Tasarımda sade geometrik şekiller ve güçlü lekeler görüyoruz. Seyirciye verilmek istenen mesaj dokular, renk geçişleri olmadan ancak bu kadar net ve estetik verilebilirdi. 1923ten 2023e kadar olan süreçte her tasarımcının eli Bauhaus çizgisine en az bir kez gitmiştir. Ne kadarı bu güçlü akımın felsefesine uygun tasarım yapmıştır? Pek çok yeni nesil illüstratörün bu akımla ilgili olarak “tasarladım” dediği işleri, aslında kendilerinden önceki anlamlı tasarımların bir derlemesi olarak görüyorum. Bu eleştirel yaklaşımda dayanağım ise illüstratörlerin tasarımlarında kullandıkları ögeleri Bauhaus’un çıkış noktası olan gündelik yaşamdan bir kesit olarak değil, gelişigüzel yerleştirilmiş şekiller olarak görmeleri. Bugün Piyon Tasarım Stüdyosu ekibi olarak Bauhaus ekolü etrafında toplandık. Hal böyleyken etrafımızda olan biteni de, üretilen tasarımları da bu bağlamda değerlendiriyoruz. Gelin 1923'ten bugüne nitelikli Bauhaus illüstrasyonlarını bir inceleyelim.

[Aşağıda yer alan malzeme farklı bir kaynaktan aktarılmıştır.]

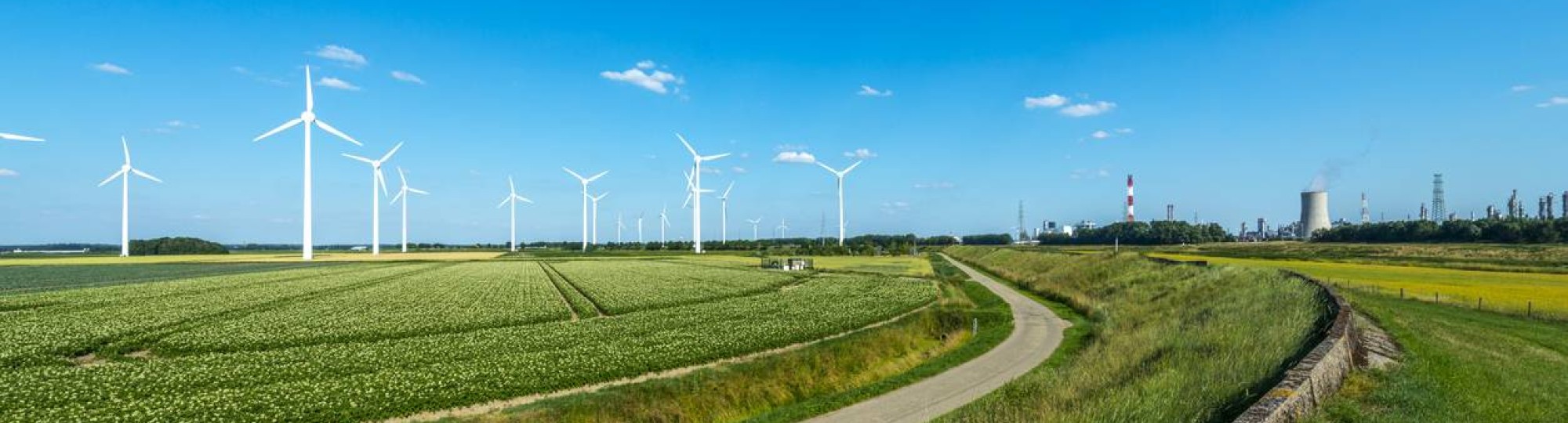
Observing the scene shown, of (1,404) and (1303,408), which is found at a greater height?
(1303,408)

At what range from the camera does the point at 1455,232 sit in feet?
504

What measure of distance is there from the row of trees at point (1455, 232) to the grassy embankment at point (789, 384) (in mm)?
151084

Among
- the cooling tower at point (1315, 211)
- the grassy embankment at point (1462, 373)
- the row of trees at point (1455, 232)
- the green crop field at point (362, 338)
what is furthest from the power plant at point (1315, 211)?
the grassy embankment at point (1462, 373)

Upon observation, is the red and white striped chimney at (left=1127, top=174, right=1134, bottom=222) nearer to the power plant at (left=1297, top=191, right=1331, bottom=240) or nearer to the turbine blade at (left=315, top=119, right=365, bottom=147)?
the power plant at (left=1297, top=191, right=1331, bottom=240)

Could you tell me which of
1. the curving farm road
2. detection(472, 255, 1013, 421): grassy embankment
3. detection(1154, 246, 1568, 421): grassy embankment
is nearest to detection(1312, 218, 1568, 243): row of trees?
detection(1154, 246, 1568, 421): grassy embankment

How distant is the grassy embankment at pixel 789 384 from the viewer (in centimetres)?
2050

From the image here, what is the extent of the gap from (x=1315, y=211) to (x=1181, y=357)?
218 metres

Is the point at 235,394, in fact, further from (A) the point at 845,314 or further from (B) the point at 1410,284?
(B) the point at 1410,284

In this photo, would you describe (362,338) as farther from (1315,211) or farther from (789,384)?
(1315,211)

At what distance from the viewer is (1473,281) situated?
5522cm

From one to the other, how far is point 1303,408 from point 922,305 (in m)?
41.2

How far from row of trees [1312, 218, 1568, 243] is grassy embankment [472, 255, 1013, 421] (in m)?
151

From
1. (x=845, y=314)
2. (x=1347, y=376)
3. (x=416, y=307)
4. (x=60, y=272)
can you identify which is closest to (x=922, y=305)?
(x=845, y=314)

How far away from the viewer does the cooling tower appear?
7392 inches
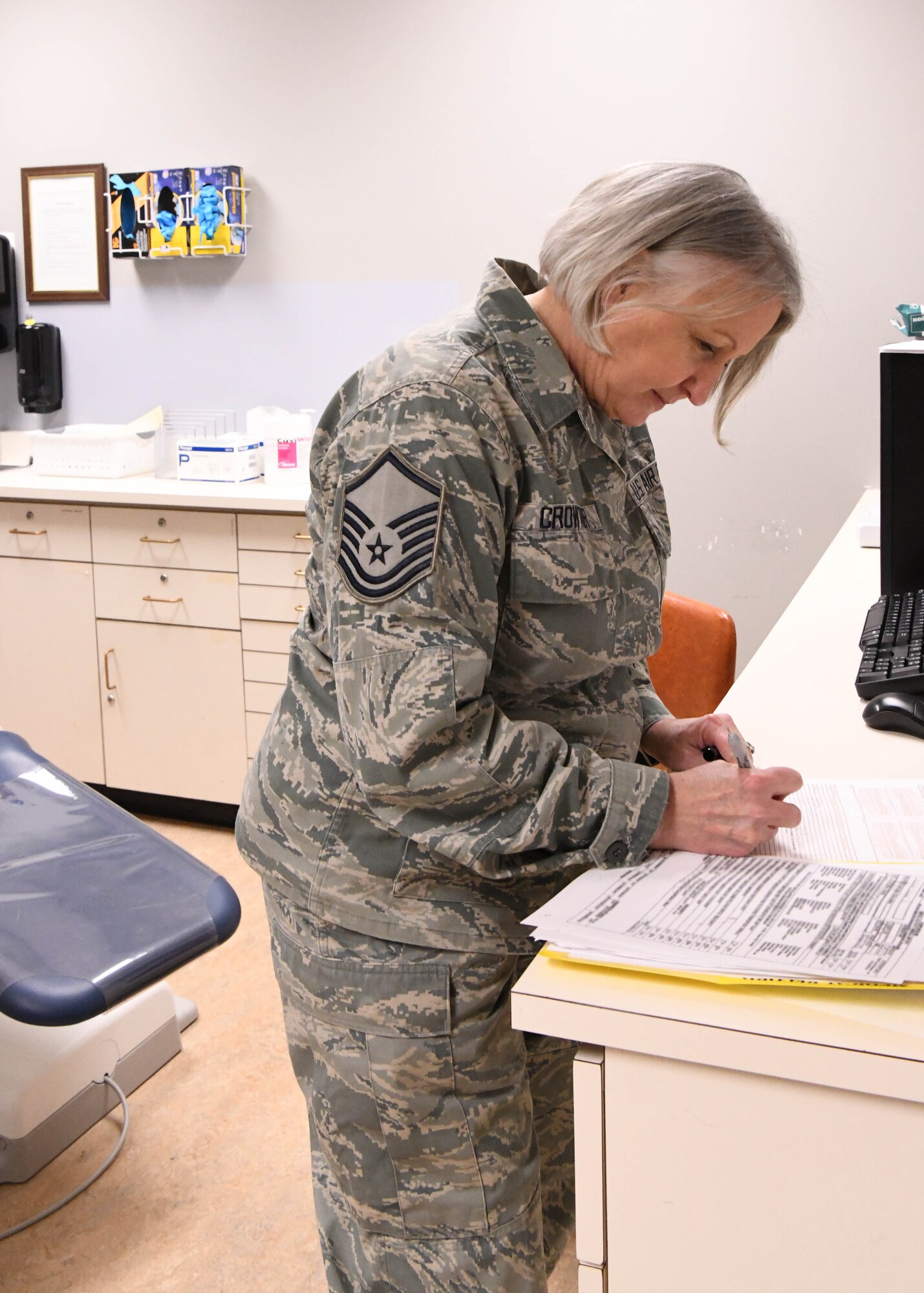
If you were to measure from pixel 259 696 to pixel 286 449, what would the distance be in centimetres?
71

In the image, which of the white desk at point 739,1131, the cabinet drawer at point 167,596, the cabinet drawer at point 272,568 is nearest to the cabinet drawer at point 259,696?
the cabinet drawer at point 167,596

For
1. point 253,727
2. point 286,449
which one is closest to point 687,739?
point 253,727

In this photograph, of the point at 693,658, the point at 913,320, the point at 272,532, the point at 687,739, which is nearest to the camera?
the point at 687,739

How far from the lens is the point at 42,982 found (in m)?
1.74

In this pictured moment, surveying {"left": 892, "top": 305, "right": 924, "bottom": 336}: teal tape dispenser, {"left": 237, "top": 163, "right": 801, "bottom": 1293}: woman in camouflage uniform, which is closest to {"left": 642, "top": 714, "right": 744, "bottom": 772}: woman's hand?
{"left": 237, "top": 163, "right": 801, "bottom": 1293}: woman in camouflage uniform

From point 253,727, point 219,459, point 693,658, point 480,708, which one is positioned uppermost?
point 219,459

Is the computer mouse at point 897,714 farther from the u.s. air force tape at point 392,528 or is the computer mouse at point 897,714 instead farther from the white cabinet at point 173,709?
the white cabinet at point 173,709

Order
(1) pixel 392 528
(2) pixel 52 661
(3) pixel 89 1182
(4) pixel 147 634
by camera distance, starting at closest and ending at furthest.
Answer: (1) pixel 392 528, (3) pixel 89 1182, (4) pixel 147 634, (2) pixel 52 661

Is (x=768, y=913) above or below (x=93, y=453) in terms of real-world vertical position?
below

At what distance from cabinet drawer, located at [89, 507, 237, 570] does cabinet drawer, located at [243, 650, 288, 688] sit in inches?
9.8

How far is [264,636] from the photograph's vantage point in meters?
3.26

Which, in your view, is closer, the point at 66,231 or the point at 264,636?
the point at 264,636

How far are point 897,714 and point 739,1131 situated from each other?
2.48 feet

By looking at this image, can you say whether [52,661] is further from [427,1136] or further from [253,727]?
[427,1136]
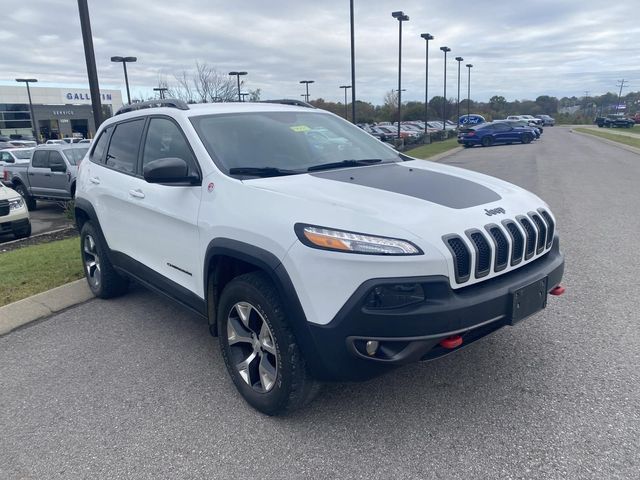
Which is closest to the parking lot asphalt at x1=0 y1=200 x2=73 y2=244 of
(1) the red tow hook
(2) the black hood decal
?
(2) the black hood decal

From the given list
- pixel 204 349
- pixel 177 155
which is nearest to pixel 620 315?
pixel 204 349

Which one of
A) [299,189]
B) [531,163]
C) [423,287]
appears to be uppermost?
[299,189]

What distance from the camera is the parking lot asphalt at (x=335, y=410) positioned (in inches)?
104

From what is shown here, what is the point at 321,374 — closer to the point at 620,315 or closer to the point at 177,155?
the point at 177,155

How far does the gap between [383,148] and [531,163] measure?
15.7 m

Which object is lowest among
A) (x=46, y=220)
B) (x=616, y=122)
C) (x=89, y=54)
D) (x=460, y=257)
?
(x=616, y=122)

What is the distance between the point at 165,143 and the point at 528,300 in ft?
9.08

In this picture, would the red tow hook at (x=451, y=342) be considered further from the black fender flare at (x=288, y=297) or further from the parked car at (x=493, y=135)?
the parked car at (x=493, y=135)

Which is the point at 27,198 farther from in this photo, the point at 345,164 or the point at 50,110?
the point at 50,110

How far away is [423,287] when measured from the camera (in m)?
2.56

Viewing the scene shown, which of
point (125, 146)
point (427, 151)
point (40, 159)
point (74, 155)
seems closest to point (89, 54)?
point (125, 146)

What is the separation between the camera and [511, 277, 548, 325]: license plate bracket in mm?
2816

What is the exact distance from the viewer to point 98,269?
520cm

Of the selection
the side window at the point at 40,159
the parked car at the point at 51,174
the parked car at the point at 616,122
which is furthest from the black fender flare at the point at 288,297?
the parked car at the point at 616,122
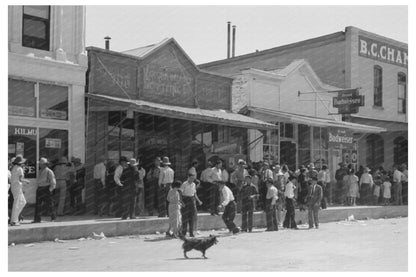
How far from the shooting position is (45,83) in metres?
17.3

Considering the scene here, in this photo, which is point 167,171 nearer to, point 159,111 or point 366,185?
point 159,111

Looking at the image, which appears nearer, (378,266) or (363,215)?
(378,266)

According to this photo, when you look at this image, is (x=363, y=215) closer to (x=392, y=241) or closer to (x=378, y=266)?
(x=392, y=241)

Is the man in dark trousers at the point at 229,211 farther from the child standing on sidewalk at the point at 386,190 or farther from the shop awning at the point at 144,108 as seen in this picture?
the child standing on sidewalk at the point at 386,190

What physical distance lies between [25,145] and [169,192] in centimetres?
459

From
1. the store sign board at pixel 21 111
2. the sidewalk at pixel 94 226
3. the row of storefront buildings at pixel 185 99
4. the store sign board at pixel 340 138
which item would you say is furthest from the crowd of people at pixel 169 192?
the store sign board at pixel 340 138

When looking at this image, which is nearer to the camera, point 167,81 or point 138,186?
point 138,186

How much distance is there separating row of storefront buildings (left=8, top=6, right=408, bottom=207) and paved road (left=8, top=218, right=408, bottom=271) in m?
4.40

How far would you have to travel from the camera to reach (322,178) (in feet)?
72.8

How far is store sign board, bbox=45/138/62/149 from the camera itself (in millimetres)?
17328

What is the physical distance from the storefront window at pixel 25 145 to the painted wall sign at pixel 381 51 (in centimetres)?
1941

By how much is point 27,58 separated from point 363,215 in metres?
13.8

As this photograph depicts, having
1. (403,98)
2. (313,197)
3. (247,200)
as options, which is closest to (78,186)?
(247,200)
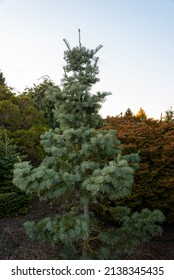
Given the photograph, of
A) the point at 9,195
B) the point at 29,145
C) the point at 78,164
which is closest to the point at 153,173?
the point at 78,164

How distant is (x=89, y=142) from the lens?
3588 millimetres

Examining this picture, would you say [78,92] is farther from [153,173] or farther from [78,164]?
[153,173]

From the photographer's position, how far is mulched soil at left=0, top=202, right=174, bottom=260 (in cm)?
459

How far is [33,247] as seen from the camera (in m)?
4.74

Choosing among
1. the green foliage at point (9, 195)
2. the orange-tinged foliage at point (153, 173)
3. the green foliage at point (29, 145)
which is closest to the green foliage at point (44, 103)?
the green foliage at point (29, 145)

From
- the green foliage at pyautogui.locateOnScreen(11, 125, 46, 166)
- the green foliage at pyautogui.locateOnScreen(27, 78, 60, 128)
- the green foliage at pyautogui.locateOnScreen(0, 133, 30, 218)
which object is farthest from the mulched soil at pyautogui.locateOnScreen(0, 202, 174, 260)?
the green foliage at pyautogui.locateOnScreen(27, 78, 60, 128)

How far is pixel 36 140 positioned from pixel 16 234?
101 inches

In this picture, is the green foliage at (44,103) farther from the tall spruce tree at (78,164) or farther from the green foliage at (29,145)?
the tall spruce tree at (78,164)

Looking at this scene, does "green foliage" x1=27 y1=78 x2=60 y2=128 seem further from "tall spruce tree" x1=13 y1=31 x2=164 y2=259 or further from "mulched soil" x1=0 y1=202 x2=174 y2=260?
"tall spruce tree" x1=13 y1=31 x2=164 y2=259

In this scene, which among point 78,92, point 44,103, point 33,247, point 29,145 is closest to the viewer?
point 78,92

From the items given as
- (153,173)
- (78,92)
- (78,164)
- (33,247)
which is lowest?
(33,247)

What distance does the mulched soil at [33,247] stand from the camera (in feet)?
15.1

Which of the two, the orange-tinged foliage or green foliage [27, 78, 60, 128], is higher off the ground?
green foliage [27, 78, 60, 128]
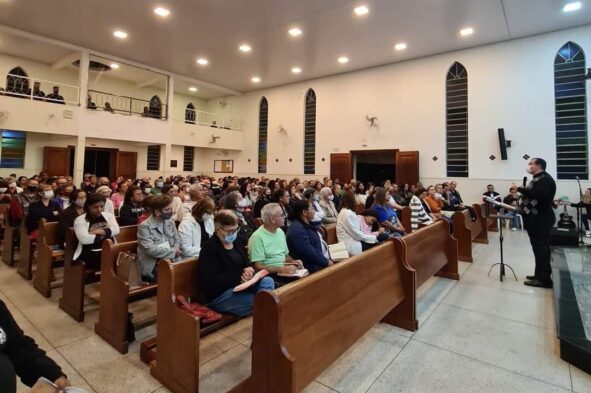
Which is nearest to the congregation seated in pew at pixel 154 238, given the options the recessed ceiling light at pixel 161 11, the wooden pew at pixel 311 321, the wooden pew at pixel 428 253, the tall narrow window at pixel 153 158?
the wooden pew at pixel 311 321

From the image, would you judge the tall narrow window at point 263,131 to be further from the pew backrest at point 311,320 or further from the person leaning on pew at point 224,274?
the pew backrest at point 311,320

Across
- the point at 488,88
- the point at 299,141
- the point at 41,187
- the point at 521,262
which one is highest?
the point at 488,88

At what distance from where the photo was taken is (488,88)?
30.7 feet

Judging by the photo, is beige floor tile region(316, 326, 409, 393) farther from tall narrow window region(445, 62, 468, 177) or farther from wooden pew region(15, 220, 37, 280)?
tall narrow window region(445, 62, 468, 177)

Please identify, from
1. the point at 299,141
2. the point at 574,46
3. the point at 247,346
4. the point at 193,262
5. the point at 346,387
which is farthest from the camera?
the point at 299,141

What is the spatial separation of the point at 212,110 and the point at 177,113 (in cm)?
187

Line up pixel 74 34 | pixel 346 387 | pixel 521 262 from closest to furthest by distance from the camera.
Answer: pixel 346 387 → pixel 521 262 → pixel 74 34

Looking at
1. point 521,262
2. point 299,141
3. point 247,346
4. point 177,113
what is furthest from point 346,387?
point 177,113

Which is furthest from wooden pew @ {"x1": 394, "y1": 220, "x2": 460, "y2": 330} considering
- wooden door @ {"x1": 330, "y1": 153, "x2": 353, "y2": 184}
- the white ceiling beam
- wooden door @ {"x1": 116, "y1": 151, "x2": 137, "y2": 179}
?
wooden door @ {"x1": 116, "y1": 151, "x2": 137, "y2": 179}

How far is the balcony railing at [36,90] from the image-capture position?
8.92 metres

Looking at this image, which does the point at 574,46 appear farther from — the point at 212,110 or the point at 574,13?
the point at 212,110

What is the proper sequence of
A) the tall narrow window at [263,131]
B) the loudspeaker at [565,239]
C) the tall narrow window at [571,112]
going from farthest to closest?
the tall narrow window at [263,131] → the tall narrow window at [571,112] → the loudspeaker at [565,239]

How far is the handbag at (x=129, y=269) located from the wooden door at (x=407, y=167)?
30.4 feet

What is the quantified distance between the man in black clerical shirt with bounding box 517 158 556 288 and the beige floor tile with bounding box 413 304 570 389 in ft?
4.51
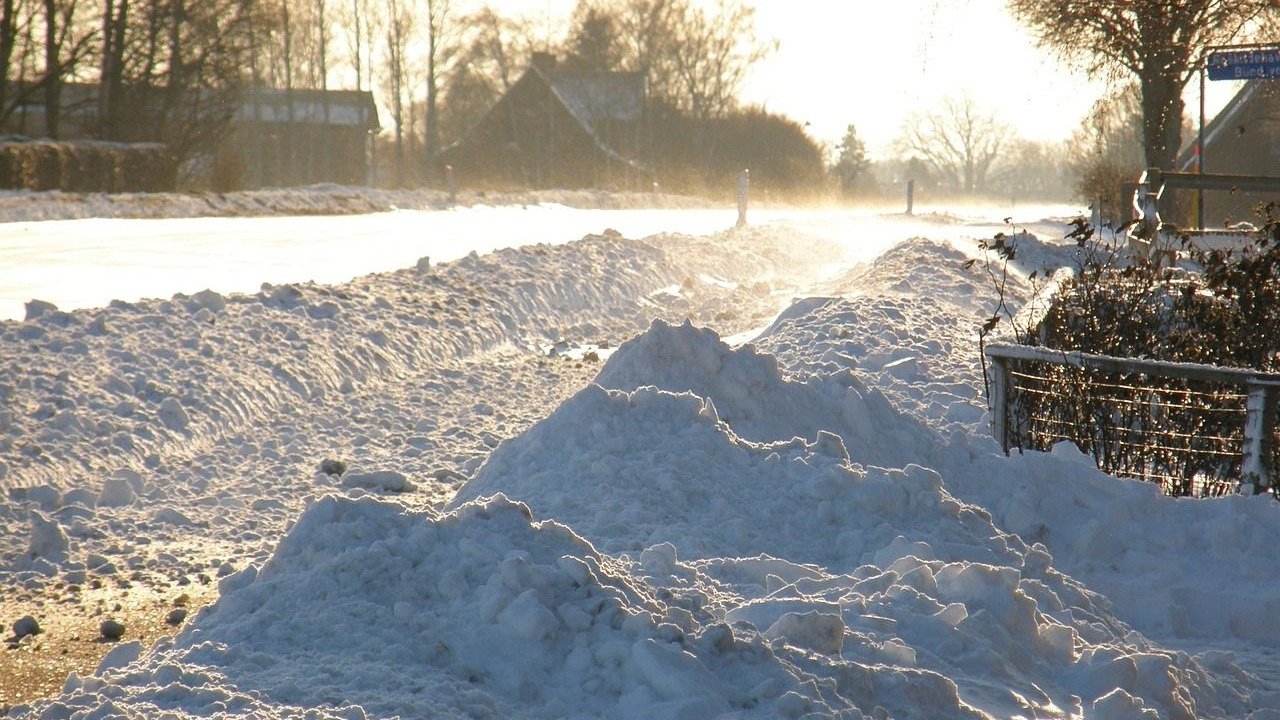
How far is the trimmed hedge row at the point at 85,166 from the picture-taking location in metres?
22.7

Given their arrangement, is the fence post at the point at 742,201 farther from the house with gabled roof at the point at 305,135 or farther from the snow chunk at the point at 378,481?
the house with gabled roof at the point at 305,135

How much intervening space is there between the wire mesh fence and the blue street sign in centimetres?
748

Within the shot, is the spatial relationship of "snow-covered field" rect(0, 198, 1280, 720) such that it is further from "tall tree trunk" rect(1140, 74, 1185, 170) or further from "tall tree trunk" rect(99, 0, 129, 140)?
"tall tree trunk" rect(99, 0, 129, 140)

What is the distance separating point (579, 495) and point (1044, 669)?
193 centimetres

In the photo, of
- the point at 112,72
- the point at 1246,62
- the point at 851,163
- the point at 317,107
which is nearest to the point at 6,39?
the point at 112,72

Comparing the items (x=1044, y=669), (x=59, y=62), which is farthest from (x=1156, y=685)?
(x=59, y=62)

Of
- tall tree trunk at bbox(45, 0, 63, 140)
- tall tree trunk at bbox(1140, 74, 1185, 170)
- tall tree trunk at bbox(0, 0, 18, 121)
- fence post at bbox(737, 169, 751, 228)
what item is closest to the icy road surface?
fence post at bbox(737, 169, 751, 228)

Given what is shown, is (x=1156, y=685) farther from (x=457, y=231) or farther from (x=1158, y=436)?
(x=457, y=231)

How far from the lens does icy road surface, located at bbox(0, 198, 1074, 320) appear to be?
38.1ft

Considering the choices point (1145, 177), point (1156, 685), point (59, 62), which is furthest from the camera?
point (59, 62)

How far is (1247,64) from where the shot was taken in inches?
490

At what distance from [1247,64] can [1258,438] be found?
862cm

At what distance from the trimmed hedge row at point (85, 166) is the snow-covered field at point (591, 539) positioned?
52.2ft

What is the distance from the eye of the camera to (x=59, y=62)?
2906 cm
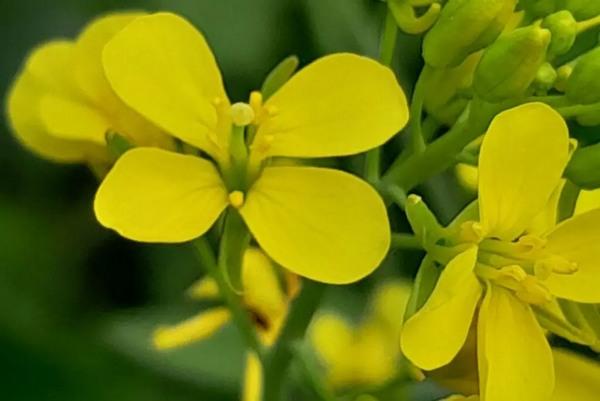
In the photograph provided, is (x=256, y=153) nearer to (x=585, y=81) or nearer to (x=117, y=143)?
(x=117, y=143)

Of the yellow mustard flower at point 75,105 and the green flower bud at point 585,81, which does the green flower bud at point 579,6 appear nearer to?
the green flower bud at point 585,81

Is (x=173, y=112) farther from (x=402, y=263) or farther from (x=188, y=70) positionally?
(x=402, y=263)

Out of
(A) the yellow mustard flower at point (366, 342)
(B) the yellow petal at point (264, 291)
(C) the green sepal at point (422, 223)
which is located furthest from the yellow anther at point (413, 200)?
(A) the yellow mustard flower at point (366, 342)

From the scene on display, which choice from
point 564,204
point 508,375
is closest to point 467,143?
point 564,204

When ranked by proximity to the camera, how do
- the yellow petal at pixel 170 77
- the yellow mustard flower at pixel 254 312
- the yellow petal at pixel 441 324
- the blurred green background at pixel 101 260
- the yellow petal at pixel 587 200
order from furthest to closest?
the blurred green background at pixel 101 260, the yellow mustard flower at pixel 254 312, the yellow petal at pixel 587 200, the yellow petal at pixel 170 77, the yellow petal at pixel 441 324

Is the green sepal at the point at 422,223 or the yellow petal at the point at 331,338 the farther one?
the yellow petal at the point at 331,338

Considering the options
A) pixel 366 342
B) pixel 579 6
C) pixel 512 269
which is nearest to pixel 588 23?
pixel 579 6

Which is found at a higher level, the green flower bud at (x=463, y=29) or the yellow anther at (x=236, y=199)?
the green flower bud at (x=463, y=29)
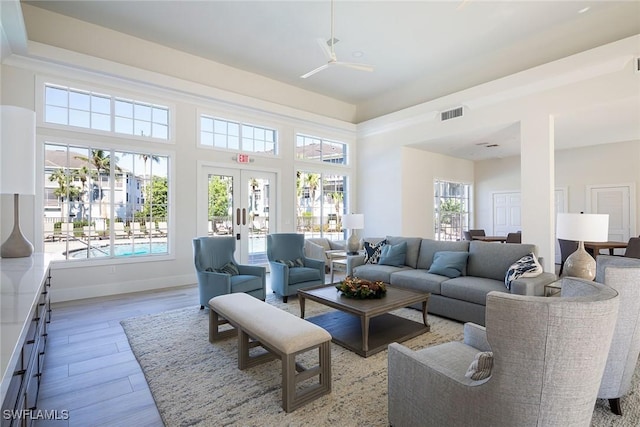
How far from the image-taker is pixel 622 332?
196 centimetres

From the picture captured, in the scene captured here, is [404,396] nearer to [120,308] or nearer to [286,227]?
[120,308]

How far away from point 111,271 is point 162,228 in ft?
3.36

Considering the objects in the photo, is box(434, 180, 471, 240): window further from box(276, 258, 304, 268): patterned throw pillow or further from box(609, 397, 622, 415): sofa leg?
box(609, 397, 622, 415): sofa leg

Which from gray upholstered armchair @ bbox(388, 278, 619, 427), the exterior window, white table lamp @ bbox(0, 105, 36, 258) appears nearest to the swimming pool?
white table lamp @ bbox(0, 105, 36, 258)

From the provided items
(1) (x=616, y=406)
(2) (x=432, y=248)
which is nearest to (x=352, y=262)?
(2) (x=432, y=248)

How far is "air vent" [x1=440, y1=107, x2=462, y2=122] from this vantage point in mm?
6316

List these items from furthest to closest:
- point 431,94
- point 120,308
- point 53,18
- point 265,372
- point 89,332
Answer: point 431,94 → point 53,18 → point 120,308 → point 89,332 → point 265,372

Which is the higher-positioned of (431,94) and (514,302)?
(431,94)

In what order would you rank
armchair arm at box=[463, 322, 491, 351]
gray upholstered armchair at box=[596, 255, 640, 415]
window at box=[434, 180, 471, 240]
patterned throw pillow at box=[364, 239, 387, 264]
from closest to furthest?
gray upholstered armchair at box=[596, 255, 640, 415] → armchair arm at box=[463, 322, 491, 351] → patterned throw pillow at box=[364, 239, 387, 264] → window at box=[434, 180, 471, 240]

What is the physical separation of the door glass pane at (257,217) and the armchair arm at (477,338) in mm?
5188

Walther Flemming, bu tasarımı Sanat kuramcısı Wassily Kandinsky’nin doğum günü için yapmıştır. Tasarımda kullanılan şekiller ve renklerin sıralamasının, renklerinin kendi içinde bir mantığı vardır.
Riccardo Guasco’ya ait olan bu 2017 tarihli bu tasarımın ismi “Yeşil Kesme İşareti”
5.3 Studio Graphique ait olan bu çalışma Vitoria Gasteiz Jazz Festivali için tasarlanmıştır. Burada da başarılı bir Bauhaus illüstrasyonu örneği görüyoruz.
Yann Sadi’ye ait bu illüstrasyonlarda ise Bauhaus etkileri görülebilir. Bauhaus’un yeni nesil illüstratörlere ilham olması ve yeni yaklaşımları beraberinde getirmesi mutluluk verici.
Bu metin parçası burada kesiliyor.